[Reading passage start]

# Question: Tapping a load center off of a splitter



## gpop (May 14, 2018)

Forget the tap rule for a minute and think about the panel.
Whats protecting the panel. Nothing so you need a main (backfeed a breaker and label it main). Now the panel is protected which leads you back to the tap rule which has been fixed as long as the wire is rated for 100 amps or what ever you deiced to use as a main.


----------



## Kevin (Feb 14, 2017)

No_Manufacturer said:


> someone could remove the 2 2 pole 40 amp breakers I installed and install 3 2 pole 100's and burn up my tap conductors.


So there are 2 (two) spaces out of the 6 (six) remaining in that panel? 

What's to stop someone from installing a 125 amp breaker in those open spaces down the road? 

You installed a 100 amp panel, chances are the buss is only rated for 100 or 125 amps (most main lug panels would be 125 amps max, but a model number would confirm this) so not only would the wiring burn up, but so would the buss in the panel.

I wouldn't be worried myself about someone changing the breakers out for larger ones, as that's like worrying someone will put the wrong size of fuse in a disconnect that has the max fuse size labeled, but I WOULD be worried about someone adding something down the road.


----------

[Reading passage end]

Requirements:
1. Answer these questions about the forum thread on tapping a load center:
(a) According to gpop, what should be backfed and labeled as the main?
(b) According to Kevin, what is the maximum rating of most main lug panels?
(c) What size of panel does Kevin say was installed?
2. Translate this sentence from the forum thread on tapping a load center into Spanish: "What's to stop someone from installing a 125 amp breaker in those open spaces down the road?"
3. Quote the forum thread on tapping a load center, starting at "## Kevin (Feb" and ending at "my tap conductors.".

[Recorded information start]

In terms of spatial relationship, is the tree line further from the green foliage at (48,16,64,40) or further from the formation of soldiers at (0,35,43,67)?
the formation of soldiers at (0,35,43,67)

[Recorded information end]

Expected answers:
1.
(a) A breaker.
(b) 125 amps.
(c) A 100 amp panel.

2. ¿Qué impide que alguien instale un interruptor de 125 amperios en esos espacios libres más adelante?

3.
## Kevin (Feb 14, 2017)

No_Manufacturer said:


> someone could remove the 2 2 pole 40 amp breakers I installed and install 3 2 pole 100's and burn up my tap conductors.